Where do plastic bottles come from?

The majority of plastic drink bottles that you use every day are made of polyethylene terephthalate or PET. The PET material undergoes a four-step process to become the bottle you know:

1) The preform

A preform looks like a test tube, but it is actually a miniature bottle. The neck is the only part in its final form. The preform is made by heating plastic pellets to 270°C (recycled pellets can be used). These pellets will be mixed to create a homogenous paste that will be injected into a mold to become the preform.

2) Reheating

The preform regains its plasticity when reheated to about 100°C by infrared lamps. The intensity and distribution of the heat is very important to set the material and create a finished product with excellent visual and mechanical properties.

3) Stretching and blow molding

The preform is inserted into the final mold.
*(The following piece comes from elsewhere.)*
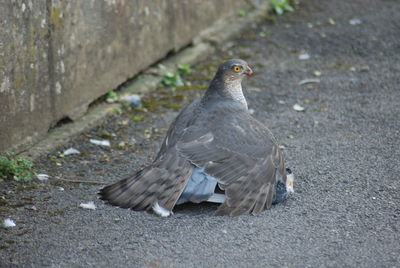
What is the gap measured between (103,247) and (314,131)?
8.57 feet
It is stretched and blow molded under high pressure to create the bottle’s final shape:

  • A stretching rod elongates the preform while blowing air into it to inflate the preform like a balloon,
  • Compressed air presses the material against the mold walls to give the bottle its volume and final shape,
  • A degassing process allows the bottle to retain its shape when it returns to atmospheric pressure.

4) Product packaging

The bottle is filled, capped, labeled, grouped in packs, and placed on a pallet so that it can be shipped to stores and stocked on shelves.

Except for preform manufacturing, all of these steps occur on the same production line.